= GIVEN ENTRIES =
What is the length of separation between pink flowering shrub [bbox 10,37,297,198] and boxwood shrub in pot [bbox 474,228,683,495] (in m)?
* * *
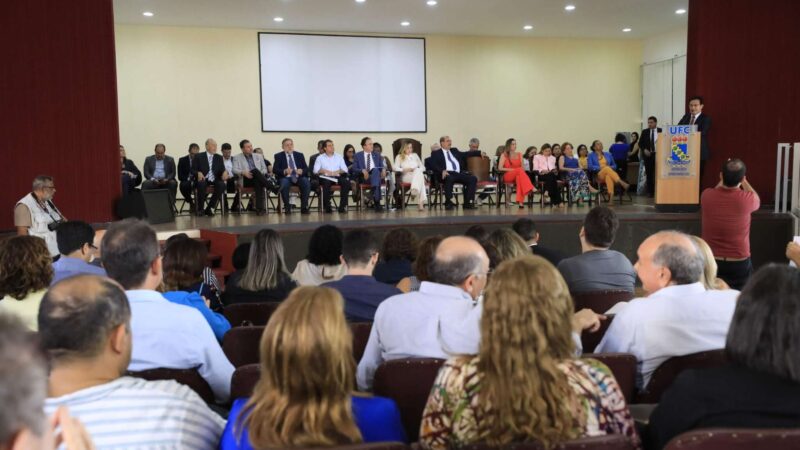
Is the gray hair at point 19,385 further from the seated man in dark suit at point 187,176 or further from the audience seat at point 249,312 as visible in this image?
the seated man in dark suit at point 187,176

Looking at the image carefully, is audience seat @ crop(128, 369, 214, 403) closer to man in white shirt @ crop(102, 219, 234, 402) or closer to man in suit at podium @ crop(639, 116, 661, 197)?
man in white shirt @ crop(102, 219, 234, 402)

= OBJECTIVE =
State how many lines of the listing above contain the word "point", giving only the number.

= SOLUTION BELOW =
2